DataONEorg / d1_cn_index_processor

The CN index processor component
0 stars 1 forks source link

Verify schema.org indexing compatibility with SOSO v1.2.0 #10

Closed gothub closed 3 years ago

gothub commented 3 years ago

Verify that the parsing performed by the JsonLdSubprocessor handles the guidance outlined in the v1.2.0 release:

One potential item:

gothub commented 3 years ago

When reviewing the v1.2.0 release, i see that funding and PROV info has yet to be included in the indexing.

@mbjones @datadavev should these two items be included now in the indexing?

Items to considering regarding inclusion of funding info:

So, should the items that could be added now (the first section of the list) be added to the index?
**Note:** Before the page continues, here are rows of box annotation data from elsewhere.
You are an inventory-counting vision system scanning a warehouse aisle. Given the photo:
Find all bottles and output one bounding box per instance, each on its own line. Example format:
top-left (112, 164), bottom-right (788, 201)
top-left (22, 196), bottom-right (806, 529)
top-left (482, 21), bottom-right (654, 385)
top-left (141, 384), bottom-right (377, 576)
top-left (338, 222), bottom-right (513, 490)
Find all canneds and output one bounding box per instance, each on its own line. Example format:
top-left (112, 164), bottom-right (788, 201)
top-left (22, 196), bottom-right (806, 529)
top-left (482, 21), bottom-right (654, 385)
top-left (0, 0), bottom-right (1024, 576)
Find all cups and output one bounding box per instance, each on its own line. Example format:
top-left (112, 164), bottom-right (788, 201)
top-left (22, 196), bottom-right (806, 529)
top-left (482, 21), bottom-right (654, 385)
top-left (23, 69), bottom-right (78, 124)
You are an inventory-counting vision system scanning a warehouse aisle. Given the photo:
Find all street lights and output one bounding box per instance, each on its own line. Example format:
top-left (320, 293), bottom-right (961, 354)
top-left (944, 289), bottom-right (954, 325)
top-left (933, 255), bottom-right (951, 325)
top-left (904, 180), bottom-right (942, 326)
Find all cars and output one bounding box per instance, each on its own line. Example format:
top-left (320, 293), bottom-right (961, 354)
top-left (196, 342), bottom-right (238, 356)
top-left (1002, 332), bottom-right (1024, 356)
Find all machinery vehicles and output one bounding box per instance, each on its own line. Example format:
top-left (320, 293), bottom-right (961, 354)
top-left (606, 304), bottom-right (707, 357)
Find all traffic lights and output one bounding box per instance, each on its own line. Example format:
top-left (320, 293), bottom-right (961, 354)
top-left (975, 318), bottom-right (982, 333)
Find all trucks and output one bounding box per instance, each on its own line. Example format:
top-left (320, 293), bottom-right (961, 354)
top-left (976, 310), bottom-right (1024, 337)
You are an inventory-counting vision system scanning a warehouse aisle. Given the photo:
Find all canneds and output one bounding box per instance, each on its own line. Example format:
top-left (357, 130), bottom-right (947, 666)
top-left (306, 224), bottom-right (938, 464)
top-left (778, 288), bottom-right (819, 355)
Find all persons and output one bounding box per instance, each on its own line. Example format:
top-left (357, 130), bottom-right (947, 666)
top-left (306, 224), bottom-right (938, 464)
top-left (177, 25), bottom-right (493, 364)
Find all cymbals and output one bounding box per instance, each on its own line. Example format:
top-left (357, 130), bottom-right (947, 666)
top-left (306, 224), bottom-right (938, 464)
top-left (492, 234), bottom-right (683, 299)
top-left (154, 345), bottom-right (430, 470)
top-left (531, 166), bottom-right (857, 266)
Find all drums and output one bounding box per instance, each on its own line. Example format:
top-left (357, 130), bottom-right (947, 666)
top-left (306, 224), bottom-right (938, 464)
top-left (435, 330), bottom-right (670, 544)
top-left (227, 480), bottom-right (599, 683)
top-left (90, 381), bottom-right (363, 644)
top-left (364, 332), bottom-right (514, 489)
mbjones commented 3 years ago

Thanks @gothub for the writeup. Overall, yes, I think those things should be included. As to the specific issues you raised:

gothub commented 3 years ago

@mbjones populating the field prov_wasDerivedFrom, prov_generatedByExecution, prov_generatedByProgram, prov_instanceOfClass (for provone:Data only) have been added to indexing (PR will be submitted soon). These fields make sense to me as they involve the SO:Dataset being indexed and have the Dataset id as the subject of these relationships.

It's not clear to me how to include prov:used relationships in a SO:Dataset description as there isn't an inverse relationship to include the SO:Dataset id as the subject. Here is a hypothetical example that would use this unavailable relationship:

{
...
  "@id": "http://lod.example-data-repository.org/id/dataset/3300",
  "url": "https://www.example-data-repository.org/dataset/3300",
  "@type": "Dataset",
...
  "prov:wasUsedBy": {
   "@id": "https://example.org/executions/execution-42",
   "@type": "provone:Execution",
   "prov:hadPlan": "https://somerepository.org/datasets/10.xxxx/Dataset-2.v2/process-script.R",
   }
}

Also, would we ever have a prov_instanceOfClass other than provone:Data? Could a SO:Dataset be anything else?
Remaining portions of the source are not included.